▸ **Selected text**:
═══

In his youth, celebrated radio host and Oak Cliff native, Mike Rhyner, said that the theater used to be one of the highlights of his day in his childhood.
“Our parents [would] take us to Jefferson [Boulevard], and we would go into some of the stores, we’d get something to eat, and then we’d go to a movie at the Texas theater,” Rhyner said. “I loved that place – but then, I still love it.”
While the cinema had already started to face competition for a limited number of film reels from the burgeoning popular multiplex cinemas in Dallas, a harbinger for the theater’s future financial crisis, the theater still played big enough hits to draw in crowds.
“If Doris Day had a new film, then there’s a pretty good chance that it would wind up at the Texas Theater,” Rhyner said. “They had a lot of stuff that was worth seeing.”
In the mid-1970s, the theater, like many local neighborhood theaters that would soon follow, finally shut down. From then on, multiplex theaters were king. These new theaters offered screenings of multiple movies at once, larger screens, and surround sound. Even from the start of the Texas Theater’s doors closing shut, there had been many attempts to resurrect the building. However, these attempts faced numerous disasters resulting in financial loss, a destructive fire and a desperate last second save from a wrecking ball. Eventually, the building would simply sit abandoned, graffitied, and decaying on Jefferson Boulevard for many years as the building was passed from unsuccessful owner to unsuccessful owner.
“We gave up a lot when we let our neighborhood movie theaters die,” said Robert Wilonsky, former film critic for The Dallas Morning News and self-proclaimed Dallas historian. “You had to trade in the intimacy of the neighborhood theater for the spectacle of the multiplex.”
Luckily, in 2009, after having been painstakingly remodeled on the inside by the Oak Cliff Foundation, the building was given stewardship to several filmmakers who saw its potential. With a vision only a cinephile could conjure, the theater reopened in 2010.
Today, while standard movie theaters across the country struggle to attract audiences because of the rise in streaming’s popularity, the Texas Theater has found the secret to success, community cultivation. Now, it’s thriving. While most other theaters play the standard blockbusters, the theater’s weekly schedule is packed with specific programming around vintage, foreign-made, and blockbuster movies, as well as comedians, live music, and dance recitals.

═══

[Dataset records]
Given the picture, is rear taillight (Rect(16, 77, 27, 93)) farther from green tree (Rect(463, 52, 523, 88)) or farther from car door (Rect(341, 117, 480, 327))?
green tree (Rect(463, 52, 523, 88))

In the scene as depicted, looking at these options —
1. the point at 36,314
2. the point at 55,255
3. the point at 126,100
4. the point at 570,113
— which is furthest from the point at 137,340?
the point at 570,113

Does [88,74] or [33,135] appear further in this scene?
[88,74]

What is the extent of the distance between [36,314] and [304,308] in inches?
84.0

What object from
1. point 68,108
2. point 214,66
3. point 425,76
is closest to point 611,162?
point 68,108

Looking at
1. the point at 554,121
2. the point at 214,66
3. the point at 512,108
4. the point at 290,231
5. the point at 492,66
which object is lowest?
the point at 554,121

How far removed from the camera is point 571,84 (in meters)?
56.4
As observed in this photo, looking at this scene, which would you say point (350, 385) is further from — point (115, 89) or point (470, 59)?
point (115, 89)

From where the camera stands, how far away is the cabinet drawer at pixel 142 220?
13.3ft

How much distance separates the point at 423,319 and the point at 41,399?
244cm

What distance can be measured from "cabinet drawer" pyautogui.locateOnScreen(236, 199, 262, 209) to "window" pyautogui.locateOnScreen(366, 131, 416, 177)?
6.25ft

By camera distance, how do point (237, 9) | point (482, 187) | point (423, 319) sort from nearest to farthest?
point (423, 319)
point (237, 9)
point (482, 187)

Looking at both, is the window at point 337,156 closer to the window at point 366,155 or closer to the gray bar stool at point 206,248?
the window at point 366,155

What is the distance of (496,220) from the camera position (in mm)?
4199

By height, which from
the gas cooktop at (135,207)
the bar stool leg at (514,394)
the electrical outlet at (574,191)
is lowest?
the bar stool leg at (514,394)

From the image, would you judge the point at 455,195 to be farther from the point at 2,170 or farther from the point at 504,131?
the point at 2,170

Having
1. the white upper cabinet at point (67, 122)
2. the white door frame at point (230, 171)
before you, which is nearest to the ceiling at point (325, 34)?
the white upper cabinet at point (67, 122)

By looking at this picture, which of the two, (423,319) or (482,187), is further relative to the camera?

═══

▸ **Exercise prompt**:
Write a continuation of the Texas Theater text, starting after its final sentence. The records are separate material and have no connection to the Texas Theater text.

▸ **Task response**:
“We can see a lot of times where they come from, places like Denton, Fort Worth, Plano, sometimes like Garland; Mesquite even,” he said. “I can show you the same movies, but that’s not gonna really get you to drive from Plano. What’s gonna get you to drive from Plano is everything that makes it special.”
Out in the lobby, as guests mingle about before and after their movies, Henderson sets up a booth for his new book on the Blackspotation film genre.
“Thanks for buying my book,” he says to the moviegoers who stop at his booth.
A sizable line of post-“Blazing Saddles” moviegoers has formed around his booth. The theater’s patrons will also pass booths advocating for LGBTQ rights and voter registration on their way to the door. For many people, like Wilonksy, the pilgrimage to the theater is about connection and appreciation to the art form.
“Having a theater that showed older films, having a repertory theater, helps remind audiences that these were not things made for small television screens, but they were meant to be seen in a communal environment with a big screen that engulfs you,” Wilonsky said. “So to see old films, to see independent films has been nothing short of incredible and significant.”
Through its efforts, and the community’s support, the theater has since renovated and added a new upstairs bar, new balcony seating, and a second screen upstairs equipped with a 35 millimeter film projector, making it one of the few places that can show one of the Academy’s (yes, the one celebrities thank when they win an Oscar) archival print. With no plans to stop or slow down, the future of the theater looks stronger than ever.
“We do so many things, that are to us, the real heart of what we do,” Reimer said. “It harkens back to the 1931 purpose of the building.”